Diversos recursos se pueden emplear en esta lucha pero la acción judicial debe
producir sanciones ejemplarizadoras.
Sancionar
el delito para desanimar a potenciales corruptos es un antídoto que
complementado con la sanción social y moral contribuirá a la creación de nuevas formas de
tratamiento a los delitos y faltas cometidas contra el erario. Presionar para
que quienes asuman liderazgos públicos entiendan la dinámica contextual de la
impunidad y los males que ella genera, no solo al delincuente sino también al
Estado mismo.
El
país dispone de una normativa que bien pudiera servir de soporte a una política
de transparencia articulada y efectiva pero esto pasa por una aplicación correcta
de su contenido.
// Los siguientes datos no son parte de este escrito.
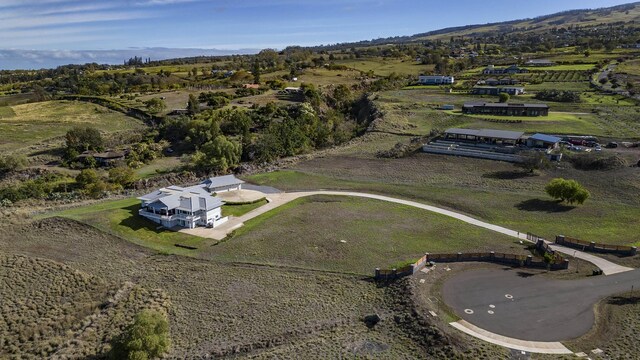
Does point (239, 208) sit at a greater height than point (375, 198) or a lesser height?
lesser

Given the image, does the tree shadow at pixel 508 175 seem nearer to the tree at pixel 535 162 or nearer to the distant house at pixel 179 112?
the tree at pixel 535 162

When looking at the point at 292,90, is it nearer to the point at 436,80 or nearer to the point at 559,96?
the point at 436,80

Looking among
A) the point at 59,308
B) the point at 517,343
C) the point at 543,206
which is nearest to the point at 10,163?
the point at 59,308

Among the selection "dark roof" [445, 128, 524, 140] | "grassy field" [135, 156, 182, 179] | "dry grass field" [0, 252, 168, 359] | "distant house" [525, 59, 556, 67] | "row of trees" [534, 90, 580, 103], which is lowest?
"dry grass field" [0, 252, 168, 359]

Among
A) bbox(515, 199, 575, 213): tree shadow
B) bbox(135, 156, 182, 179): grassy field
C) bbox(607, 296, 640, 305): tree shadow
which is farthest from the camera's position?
bbox(135, 156, 182, 179): grassy field

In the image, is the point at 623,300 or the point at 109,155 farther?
the point at 109,155

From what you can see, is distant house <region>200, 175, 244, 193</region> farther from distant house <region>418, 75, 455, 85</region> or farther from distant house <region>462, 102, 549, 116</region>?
distant house <region>418, 75, 455, 85</region>

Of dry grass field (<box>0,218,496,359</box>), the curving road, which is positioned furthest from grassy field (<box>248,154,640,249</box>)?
dry grass field (<box>0,218,496,359</box>)
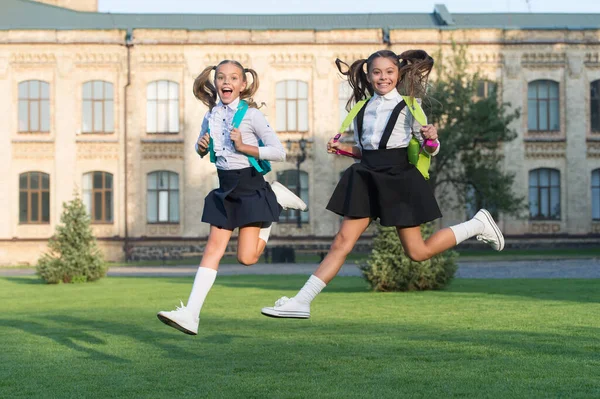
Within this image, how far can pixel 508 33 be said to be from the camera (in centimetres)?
4656

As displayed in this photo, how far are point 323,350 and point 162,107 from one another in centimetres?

Tal es el caso del artículo 146 de la Constitución de la
República que proscribe cualquier modalidad de corrupción. Del dicho al hecho
se ha hecho largo el trecho.
La no
aplicación de la norma incentiva y fomenta las prácticas corruptas, debilitando
la estructura institucional y minando la confianza de la gente en el gobierno,
el Estado y la clase política. Claro, se sabe que la corrupción es una lacra
que no es propia ni exclusiva del sector público pero éste está obligado a
sancionarla y prevenirla.
Destruir el nido de la impunidad y las redes que la alimentan es el reto que tienen quienes trabajan el la lucha contra la corrupción. De no hacerlo, dejaríamos la puerta abierta a quienes hacen fortunas mal habidas para que instalen el imperio perverso, aprovechando cualquier descuido para colarse en las estructura de gobierno vía la participación política y el clientelismo.